[Python-Dev] 51 Million calls to _PyUnicodeUCS2_IsLinebreak() (???)

Wed Aug 24 22:14:32 CEST 2005

Am 24.08.2005 um 21:15 schrieb Martin v. Löwis:

> Walter Dörwald wrote:
>
>
>>> Right. Not sure what people think whether this should still be
>>> supported, but I keep supporting it whenever I think of it.
>>>
>>
>> OK, so should we add this for 2.4.2 or only for 2.5?
>>
>
> You mean, string.unicodelinebreaks?
>

Yes.

> I think something needs to be
> done to fix the performance problem. In doing so, API changes
> might occur. We should not add API changes in 2.4.2 unless they
> contribute to the bug fix, and even then, the release manager
> probably needs to approve them (in any case, they certainly
> need to be backwards compatible)
>

OK. Your version of the patch (without replacing line =  
line.splitlines(False)[0] with something better) might be enough for  
2.4.2.

>> Should this really be put into string.py, or should it be a class
>> attribute of unicode? (At least that's what was proposed for the  
>> other
>> strings in string.py (string.whitespace etc.) too.

**SUPPLIED MATERIAL**
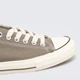 Чоловічі кеди низькі Big Star RR174617 303 45 Хакі (5900714853679) - зображення 6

**TASKS TO PERFORM**
#1 Return the passage of the Python-Dev message from "Wed Aug 24 22:14:32" up to and including "only for 2.5?", copied word for word.
#2 List each distinct name in the Python-Dev message that begins with "string.".
#3 Continue the Python-Dev message from where it stops.

**PER-TASK OUTPUTS**
#1
Wed Aug 24 22:14:32 CEST 2005

Am 24.08.2005 um 21:15 schrieb Martin v. Löwis:

> Walter Dörwald wrote:
>
>
>>> Right. Not sure what people think whether this should still be
>>> supported, but I keep supporting it whenever I think of it.
>>>
>>
>> OK, so should we add this for 2.4.2 or only for 2.5?

#2
string.unicodelinebreaks
string.py
string.whitespace

#3
>>
>
> If the 2.4.2 fix is based on this kind of data, I think it should go
> into a private attribute of codecs.py.
>

I think codecs.unicodelinebreaks has one big problem: it will not  
work for codecs that do str->str decoding.

> For 2.5, I would put it
> into strings for tradition. There is no point in having some of these
> constants in strings and others as class attributes (unless we also
> add them as class attributes in 2.5, in which case adding
> unicodelinebreaks into strings would be pointless).
>
> So I think in 2.5, I would like to see
>
> # string.py
> ascii_letters = str.ascii_letters
>
> in which case unicode.linebreaks would be the right spelling.
>

And it would have the advantage, that it could work both with str and  
unicode if we had both str.linebreaks and unicode.linebreaks

>>> I'm not so sure anymore. It is good for consistency, but I doubt  
>>> there
>>> are actual use cases: how often do you want only the first n lines
>>> of some string? Reading the first n lines of a file might be an
>>> application, but then, you would rather use .readline() directly.
>>>
>>
>> Not every unicode string is read from a StreamReader.
>>
>
> Sure: but how often do you want to fetch the first line of a Unicode
> string you happen to have in memory, without iterating over all lines
> eventually?
>

I don't know. The only obvious spot in the standard library (apart  
from codecs.py) seems to be
    def shortdescription(self): return self.description().splitlines() 
[0]
in Lib/plat-mac/pimp.py

>> Another solution would be to have a unicode.itersplitlines() and  
>> store
>> the iterator. Then we wouldn't need a maxsplit because you simply can
>> stop iterating once you have what you want.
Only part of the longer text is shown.